Keep the wording of every entry exactly as it is while leaving the pictures out of your copy.

(Stored items)
---------------

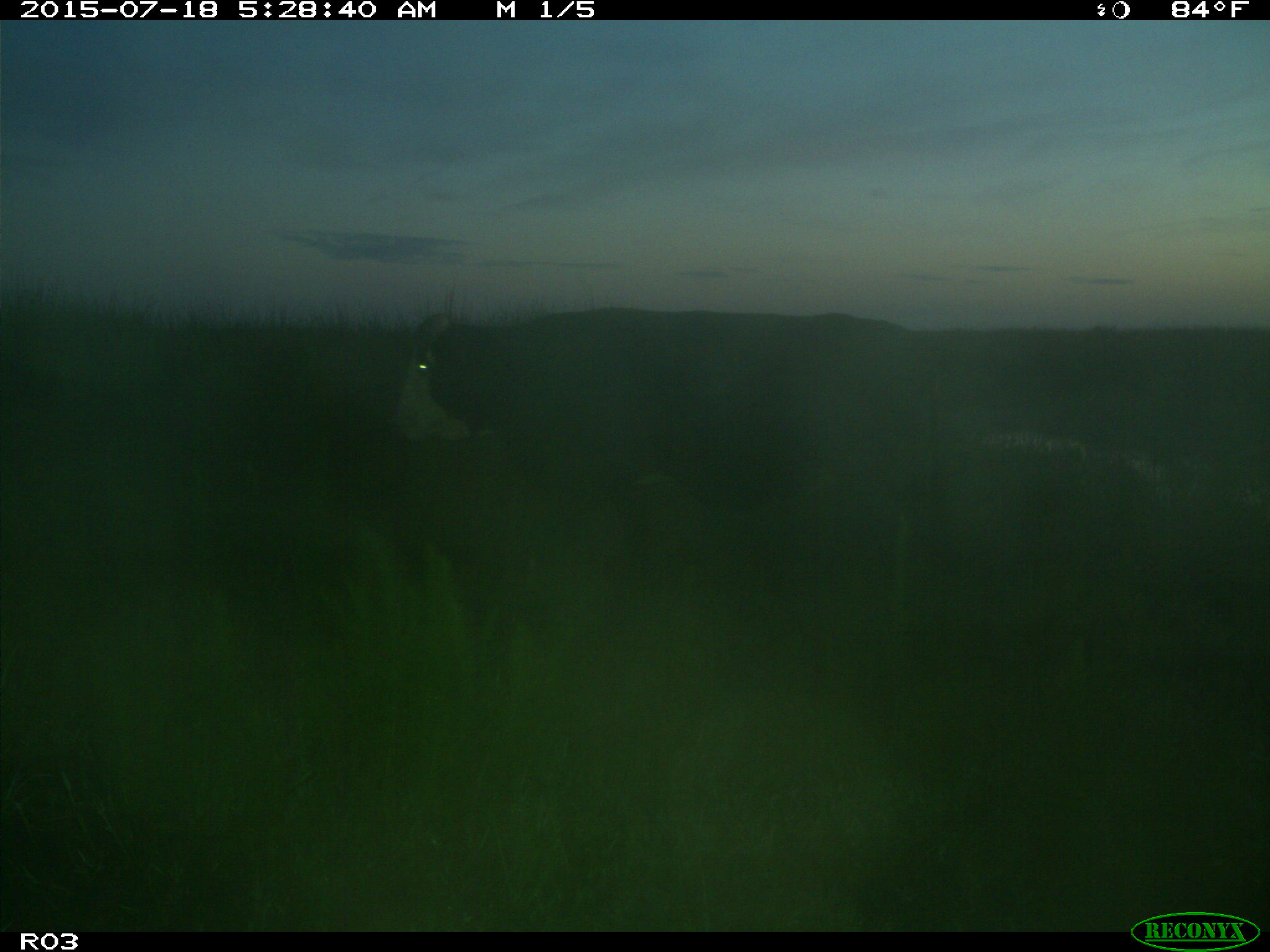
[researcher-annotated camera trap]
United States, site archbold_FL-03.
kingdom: Animalia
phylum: Chordata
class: Mammalia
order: Artiodactyla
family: Bovidae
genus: Bos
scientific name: Bos taurus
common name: domestic cow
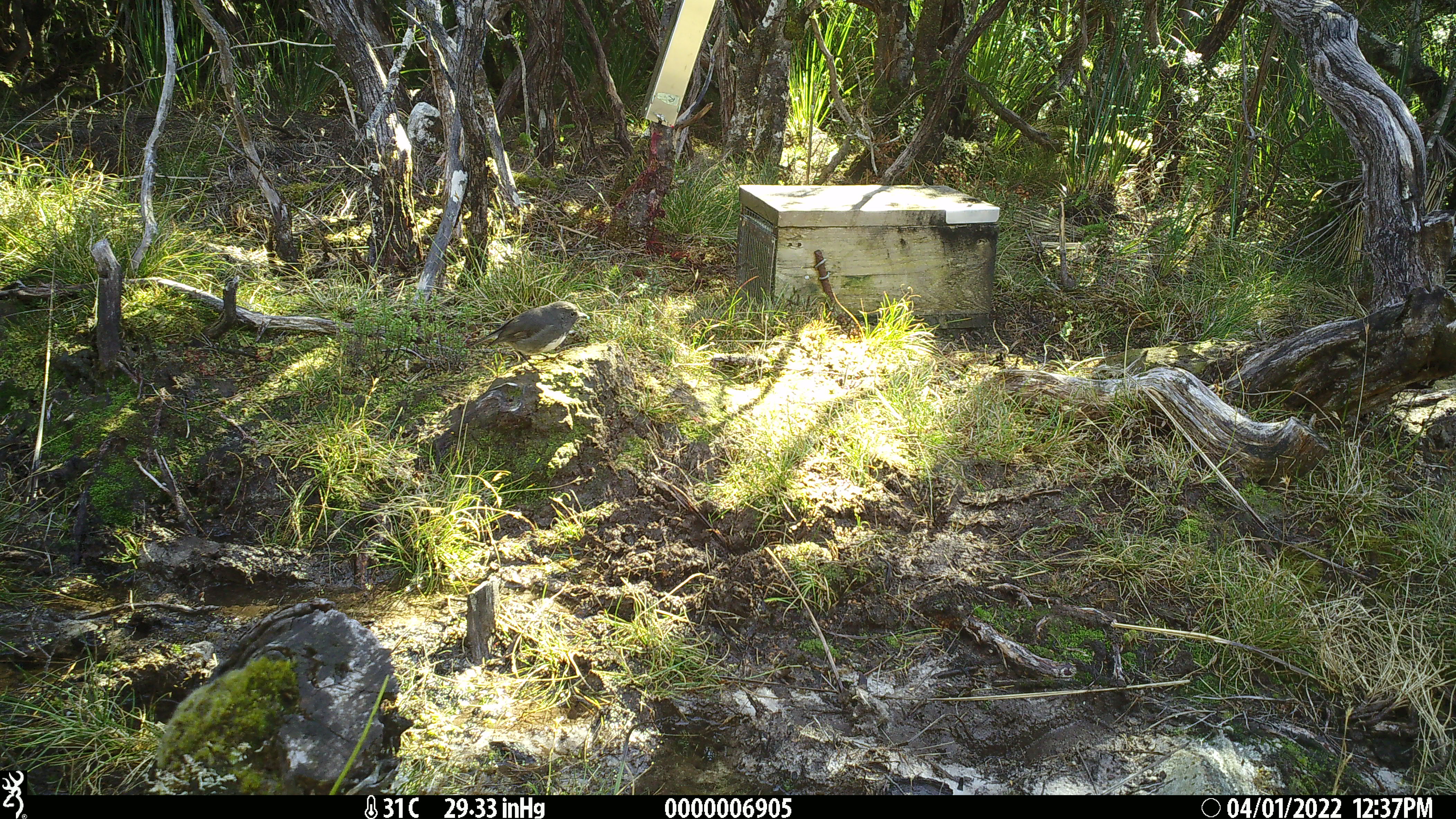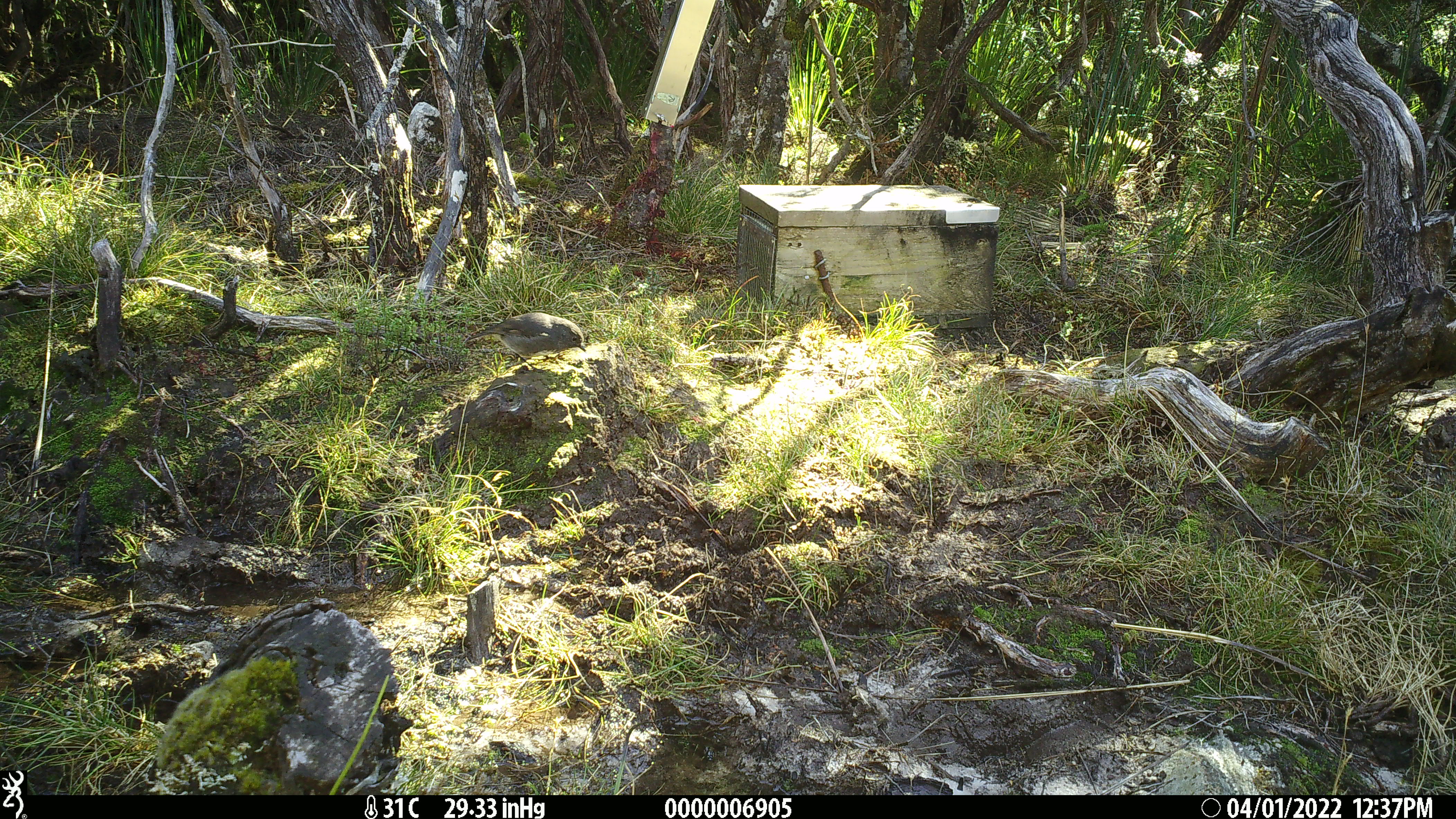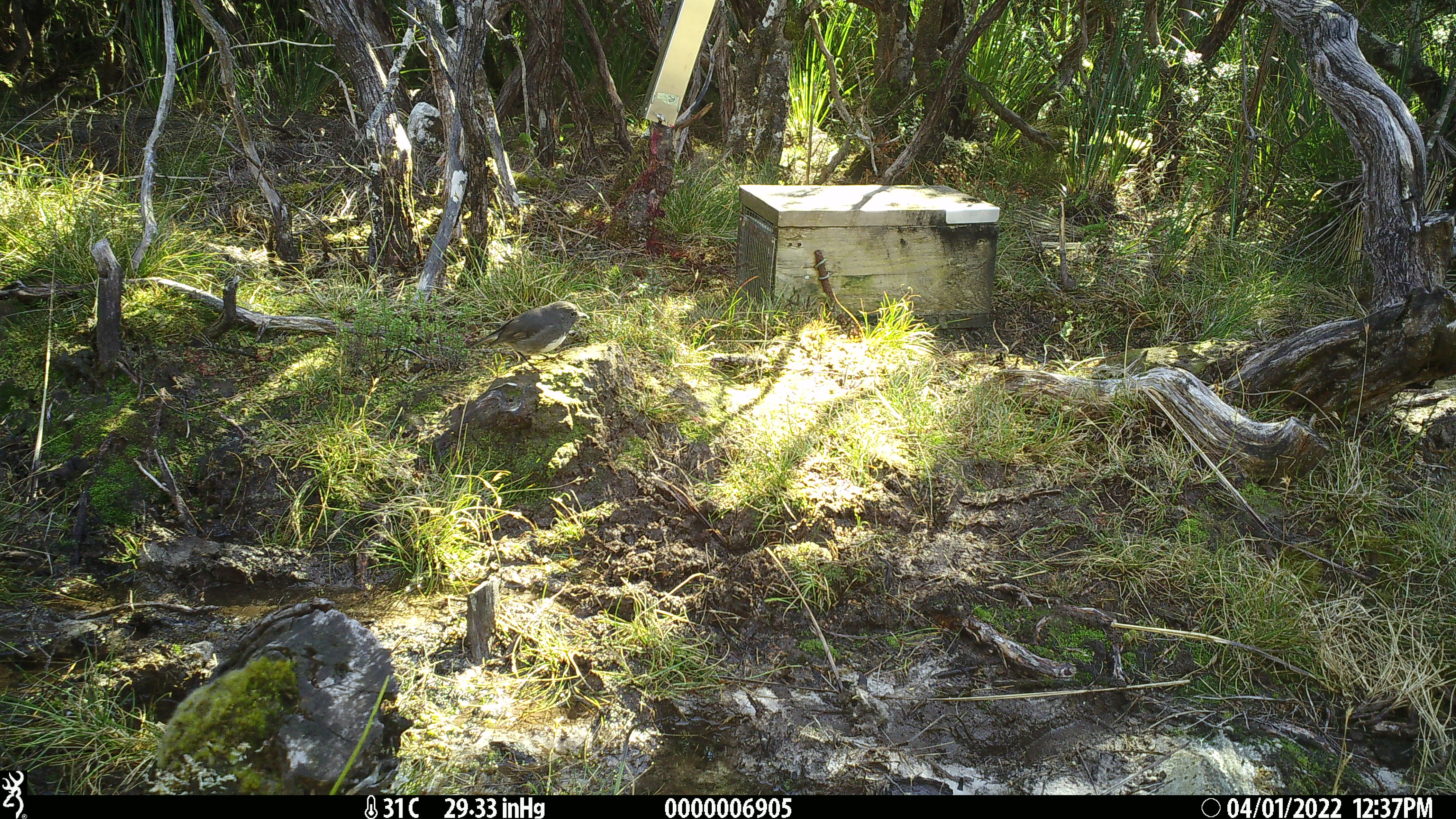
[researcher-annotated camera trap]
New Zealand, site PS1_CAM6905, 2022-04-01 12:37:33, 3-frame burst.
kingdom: Animalia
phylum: Chordata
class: Aves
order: Passeriformes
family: Petroicidae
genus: Petroica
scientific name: Petroica australis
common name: new zealand robin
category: robin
Robin (new zealand robin) (Petroica australis).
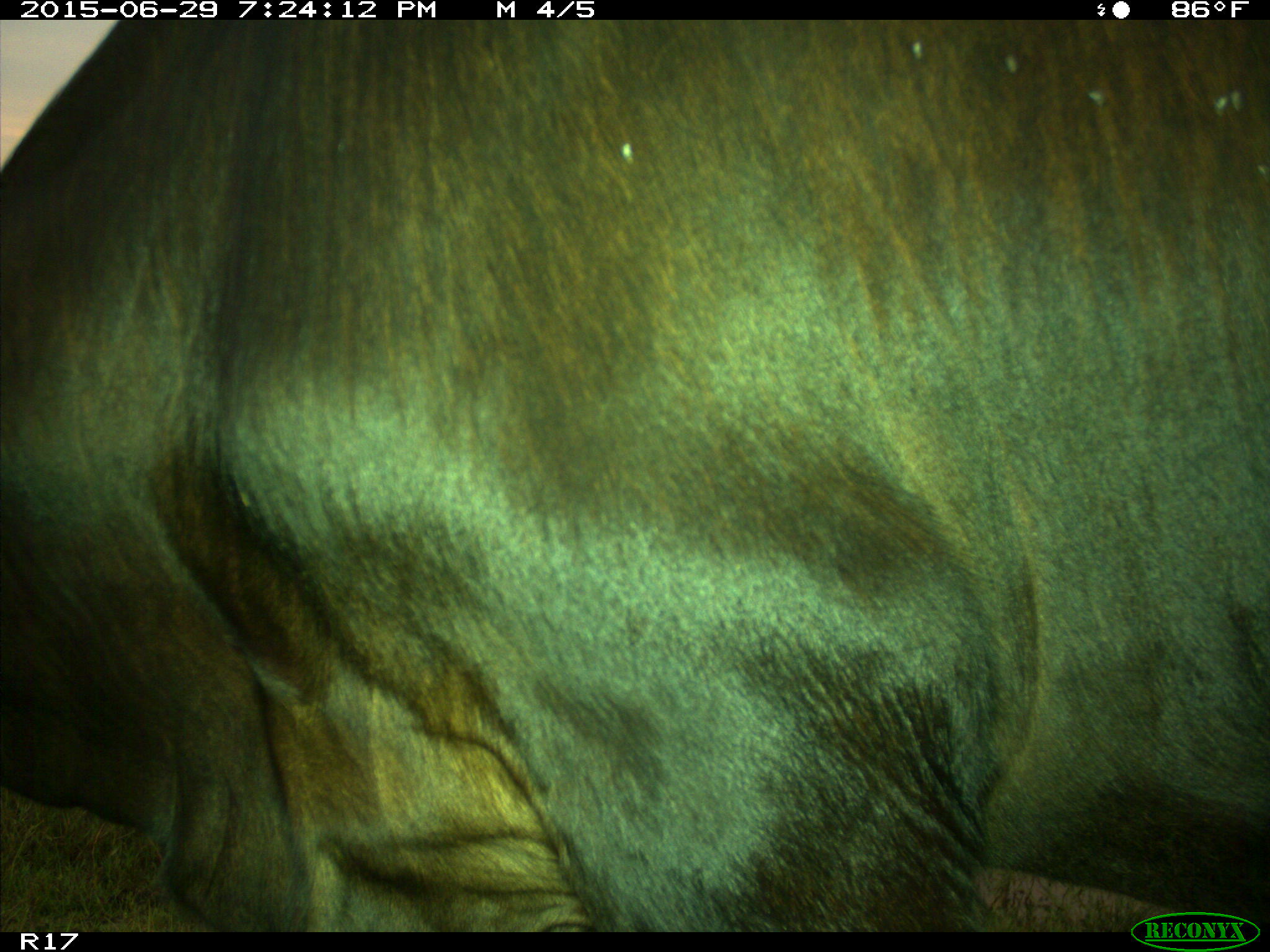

---------------

Task solution
[researcher-annotated camera trap]
United States, site archbold_FL-03.
kingdom: Animalia
phylum: Chordata
class: Mammalia
order: Artiodactyla
family: Bovidae
genus: Bos
scientific name: Bos taurus
common name: domestic cow
[researcher-annotated camera trap]
New Zealand, site PS1_CAM6905, 2022-04-01 12:37:33, 3-frame burst.
kingdom: Animalia
phylum: Chordata
class: Aves
order: Passeriformes
family: Petroicidae
genus: Petroica
scientific name: Petroica australis
common name: new zealand robin
category: robin
Robin (new zealand robin) (Petroica australis).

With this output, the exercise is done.